Worsening ambulation in elderly patients with cervical odontoid fractures: A nationwide multicenter study in Japan

J Orthop Sci. 2023 Jun 1:S0949-2658(23)00134-3. doi: 10.1016/j.jos.2023.05.006. Online ahead of print.

Abstract

Background: Despite the increasing prevalence of cervical odontoid fractures in older adults, the treatment strategy is controversial. The objectives of the current study are to investigate the prognosis and complications of cervical odontoid fractures in elderly patients and to identify factors associated with worsening of ambulation after 6 months.

Methods: This multicenter, retrospective study included 167 patients aged 65 years or older with odontoid fractures. Patient demographic and treatment data were investigated and compared according to the treatment strategy. To determine associations with worsening ambulation after 6 months, we focused on the treatment strategies (nonsurgical treatment [collar immobilization or halo vest], conversion to surgery, or initial surgery) and patients' background.

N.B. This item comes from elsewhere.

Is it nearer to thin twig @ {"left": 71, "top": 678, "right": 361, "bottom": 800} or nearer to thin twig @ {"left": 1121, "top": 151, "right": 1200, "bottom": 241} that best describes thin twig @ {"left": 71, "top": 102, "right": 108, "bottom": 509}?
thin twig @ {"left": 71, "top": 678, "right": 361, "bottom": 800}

Results: Patients who received nonsurgical treatment were significantly older, and patients who underwent surgery had more Anderson-D'Alonzo type 2 fractures. Of the patients initially treated nonsurgically, 26% later underwent surgery. Numbers of complications, including death, and degrees of ambulation after 6 months did not differ significantly among treatment strategies. Patients who had worsened ambulation after 6 months were significantly more likely to be older than 80 years, to have needed assistance with walking before injury, and to have cerebrovascular disease. Multivariable analysis showed that a score of ≥2 on the 5-item modified frailty index (mFI-5) was significantly associated with worsening ambulation.

Conclusions: Preinjury mFI-5 scores of ≥2 were significantly associated with worsening ambulation 6 months after treatment of cervical odontoid fractures in older adults.

Keywords: Cervical odontoid fracture; Collar; Elderly; Frailty index; Halo vest.